Russell Brennan of Kirkland WA (US)

Boxin Li of Sammamish WA (US)

Wenjie Zhou of San Jose CA (US)

IDENTIFYING QUALITY OF LABELED DATA - A simplified explanation of the abstract

This abstract first appeared for US patent application 18189962 titled 'IDENTIFYING QUALITY OF LABELED DATA

Simplified Explanation: The patent application discusses a technology that identifies the quality of labeled data by comparing it to ground truth labeled data.

Key Features and Innovation:

  • Accessing labeled data at a specific granularity level
  • Sampling data at a lower granularity level to generate ground truth labeled data
  • Comparing labeled data to ground truth data to determine labeling quality metric
  • Performing relabeling based on the quality metric

Potential Applications: This technology can be applied in various fields such as machine learning, data analysis, and quality control processes.

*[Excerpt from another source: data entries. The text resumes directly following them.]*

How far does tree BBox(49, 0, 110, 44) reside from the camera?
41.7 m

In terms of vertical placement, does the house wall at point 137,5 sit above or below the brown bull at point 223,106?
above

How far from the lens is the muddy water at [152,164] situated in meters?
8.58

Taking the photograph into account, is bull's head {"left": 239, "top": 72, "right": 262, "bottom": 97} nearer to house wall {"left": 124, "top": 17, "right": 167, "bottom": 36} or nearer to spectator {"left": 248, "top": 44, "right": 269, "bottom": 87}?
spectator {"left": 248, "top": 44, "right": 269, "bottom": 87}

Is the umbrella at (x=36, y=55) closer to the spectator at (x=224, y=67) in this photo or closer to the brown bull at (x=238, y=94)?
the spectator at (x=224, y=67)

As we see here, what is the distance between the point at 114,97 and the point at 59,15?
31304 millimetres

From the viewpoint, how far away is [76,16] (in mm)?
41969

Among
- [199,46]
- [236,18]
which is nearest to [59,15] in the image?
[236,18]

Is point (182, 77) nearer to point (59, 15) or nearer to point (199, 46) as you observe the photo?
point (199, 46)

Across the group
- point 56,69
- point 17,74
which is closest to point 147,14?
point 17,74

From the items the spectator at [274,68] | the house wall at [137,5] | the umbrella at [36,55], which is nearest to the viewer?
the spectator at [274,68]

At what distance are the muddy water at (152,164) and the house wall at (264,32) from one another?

Problems Solved: The technology addresses the challenge of assessing the quality of labeled data accurately and efficiently.

Benefits:

  • Improved accuracy in labeling data
  • Enhanced quality control processes
  • Increased efficiency in data analysis tasks

Commercial Applications: The technology can be utilized in industries such as healthcare, finance, and e-commerce for data labeling and quality assessment purposes.

Prior Art: Readers can explore prior research on data labeling, quality assessment, and machine learning algorithms to understand the background of this technology.

Frequently Updated Research: Stay updated on advancements in data labeling techniques, quality assessment methods, and machine learning algorithms to enhance the application of this technology.

Questions about the Technology: 1. How does this technology improve the accuracy of labeled data? 2. What are the potential implications of using this technology in data analysis processes?


Original Abstract Submitted

Aspects of the subject technology relate to systems, methods, and computer-readable media for identifying a quality of labeled data. Labeled data of a data set that exists at a specific granularity level can be accessed. The labeled data can be sampled on a lower granularity level relative to the specific granularity level of the data set to generate sampled data of the data set. The sampled data can be labeled to generate ground truth labeled data of the data set. The labeled data can be compared to the ground truth labeled data to identify a labeling quality metric of the labeled data. Relabeling of the data set can be performed based on the labeling quality metric.